### Estratto della fonte
1 agosto, 2017

E’ stalking se l’ex spia profilo Facebook

STALKING: PUNIBILE CHI ENTRA COSTANTEMENTE NEL PROFILO FACEBOOK DELL’EX.

E’ perseguibile per stalking colui che si intromette nella vita privata di una persona, allo scopo di destabilizzarla con condotte ossessive e assillanti costanti, attraverso accessi indebiti e costanti nell’account email o nel profilo Facebook della stessa : così ha stabilito la Corte di Cassazione a maggio scorso.

Nel caso in esame, la vittima era stata costretta, al susseguirsi degli accessi abusivi, a cambiare profilo Facebook, indirizzo email, utenze telefoniche e addirittura la propria abitazione. Tali decisioni erano chiaramente il frutto di pressioni psicologiche subite dalle condotte dell’ex compagno che avevano inciso in modo significativo sulle abitudini di vita e naturalmente sulla libertà di autodeterminarsi della donna.
######
### Informazioni riportate
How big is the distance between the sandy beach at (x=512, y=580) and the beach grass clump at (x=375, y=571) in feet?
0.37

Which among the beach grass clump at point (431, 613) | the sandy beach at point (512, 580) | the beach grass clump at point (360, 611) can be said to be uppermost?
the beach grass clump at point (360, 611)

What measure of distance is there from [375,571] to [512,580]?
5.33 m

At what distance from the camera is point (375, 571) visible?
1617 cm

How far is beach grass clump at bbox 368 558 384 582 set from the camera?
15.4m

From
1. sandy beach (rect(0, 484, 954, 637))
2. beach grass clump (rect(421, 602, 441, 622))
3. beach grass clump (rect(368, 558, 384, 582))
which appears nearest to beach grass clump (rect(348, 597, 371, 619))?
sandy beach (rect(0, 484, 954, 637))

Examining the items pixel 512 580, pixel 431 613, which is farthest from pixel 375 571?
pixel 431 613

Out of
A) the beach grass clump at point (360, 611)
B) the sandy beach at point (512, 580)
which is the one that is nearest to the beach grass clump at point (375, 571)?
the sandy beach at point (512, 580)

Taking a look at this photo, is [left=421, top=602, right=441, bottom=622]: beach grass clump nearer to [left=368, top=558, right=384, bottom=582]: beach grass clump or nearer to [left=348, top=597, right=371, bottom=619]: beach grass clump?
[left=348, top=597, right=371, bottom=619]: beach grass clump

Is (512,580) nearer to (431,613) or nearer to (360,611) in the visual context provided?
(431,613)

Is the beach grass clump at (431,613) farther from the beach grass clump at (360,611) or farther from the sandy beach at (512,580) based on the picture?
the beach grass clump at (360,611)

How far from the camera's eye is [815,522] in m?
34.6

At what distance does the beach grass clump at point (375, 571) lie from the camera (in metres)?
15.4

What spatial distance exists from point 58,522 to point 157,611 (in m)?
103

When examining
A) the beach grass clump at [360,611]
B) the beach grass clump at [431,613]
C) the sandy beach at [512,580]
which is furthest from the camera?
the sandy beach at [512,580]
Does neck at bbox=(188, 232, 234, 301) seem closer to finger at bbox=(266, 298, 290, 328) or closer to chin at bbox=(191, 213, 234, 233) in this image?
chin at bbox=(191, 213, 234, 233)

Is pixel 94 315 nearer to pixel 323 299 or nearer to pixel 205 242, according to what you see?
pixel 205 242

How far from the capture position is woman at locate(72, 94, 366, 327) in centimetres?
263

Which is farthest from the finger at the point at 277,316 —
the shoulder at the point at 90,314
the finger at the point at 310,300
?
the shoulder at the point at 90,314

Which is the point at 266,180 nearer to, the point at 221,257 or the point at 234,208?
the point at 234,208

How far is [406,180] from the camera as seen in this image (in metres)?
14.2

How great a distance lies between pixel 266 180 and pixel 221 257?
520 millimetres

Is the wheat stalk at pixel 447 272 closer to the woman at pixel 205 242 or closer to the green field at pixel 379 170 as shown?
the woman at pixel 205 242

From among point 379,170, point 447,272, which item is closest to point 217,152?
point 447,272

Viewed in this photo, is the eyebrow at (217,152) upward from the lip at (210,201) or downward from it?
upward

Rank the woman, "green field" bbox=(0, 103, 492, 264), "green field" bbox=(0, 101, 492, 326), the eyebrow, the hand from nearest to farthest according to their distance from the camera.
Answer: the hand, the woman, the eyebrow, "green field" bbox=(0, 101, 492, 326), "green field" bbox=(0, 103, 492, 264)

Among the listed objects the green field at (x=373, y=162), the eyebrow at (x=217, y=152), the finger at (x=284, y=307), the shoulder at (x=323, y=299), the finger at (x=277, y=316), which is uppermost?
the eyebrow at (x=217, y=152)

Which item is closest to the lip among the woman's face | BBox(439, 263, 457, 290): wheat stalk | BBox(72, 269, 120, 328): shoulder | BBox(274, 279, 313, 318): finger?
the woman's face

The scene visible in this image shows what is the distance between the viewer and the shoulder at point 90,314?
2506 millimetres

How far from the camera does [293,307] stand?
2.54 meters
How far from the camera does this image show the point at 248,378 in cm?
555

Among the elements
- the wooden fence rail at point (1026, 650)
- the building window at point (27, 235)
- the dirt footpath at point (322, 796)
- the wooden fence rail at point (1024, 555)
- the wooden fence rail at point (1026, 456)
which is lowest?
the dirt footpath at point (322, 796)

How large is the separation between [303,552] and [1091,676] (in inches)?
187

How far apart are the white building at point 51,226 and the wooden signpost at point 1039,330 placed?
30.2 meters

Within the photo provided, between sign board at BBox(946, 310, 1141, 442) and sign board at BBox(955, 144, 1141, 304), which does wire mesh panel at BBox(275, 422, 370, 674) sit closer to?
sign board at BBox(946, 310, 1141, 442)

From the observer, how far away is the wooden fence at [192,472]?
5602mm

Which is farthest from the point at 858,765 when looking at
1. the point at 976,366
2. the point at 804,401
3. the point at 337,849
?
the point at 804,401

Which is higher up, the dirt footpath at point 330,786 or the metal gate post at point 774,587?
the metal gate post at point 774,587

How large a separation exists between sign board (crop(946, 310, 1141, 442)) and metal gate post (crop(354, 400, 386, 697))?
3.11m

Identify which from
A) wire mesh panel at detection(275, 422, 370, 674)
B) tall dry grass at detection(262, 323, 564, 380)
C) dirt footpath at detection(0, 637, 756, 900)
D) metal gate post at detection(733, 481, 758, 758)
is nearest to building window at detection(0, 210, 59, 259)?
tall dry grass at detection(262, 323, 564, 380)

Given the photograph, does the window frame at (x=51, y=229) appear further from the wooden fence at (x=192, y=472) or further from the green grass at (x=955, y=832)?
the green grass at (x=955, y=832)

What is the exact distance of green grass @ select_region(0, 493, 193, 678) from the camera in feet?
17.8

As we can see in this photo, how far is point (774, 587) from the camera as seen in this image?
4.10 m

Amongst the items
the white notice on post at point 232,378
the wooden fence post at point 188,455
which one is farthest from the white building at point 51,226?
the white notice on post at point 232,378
######
Requisiti del compito
Estrai dall'articolo sullo stalking riportato sopra il brano che inizia con le parole "E’ stalking se" e si chiude dopo le parole "a maggio scorso.", senza apportare modifiche.

Risultato del compito
E’ stalking se l’ex spia profilo Facebook

STALKING: PUNIBILE CHI ENTRA COSTANTEMENTE NEL PROFILO FACEBOOK DELL’EX.

E’ perseguibile per stalking colui che si intromette nella vita privata di una persona, allo scopo di destabilizzarla con condotte ossessive e assillanti costanti, attraverso accessi indebiti e costanti nell’account email o nel profilo Facebook della stessa : così ha stabilito la Corte di Cassazione a maggio scorso.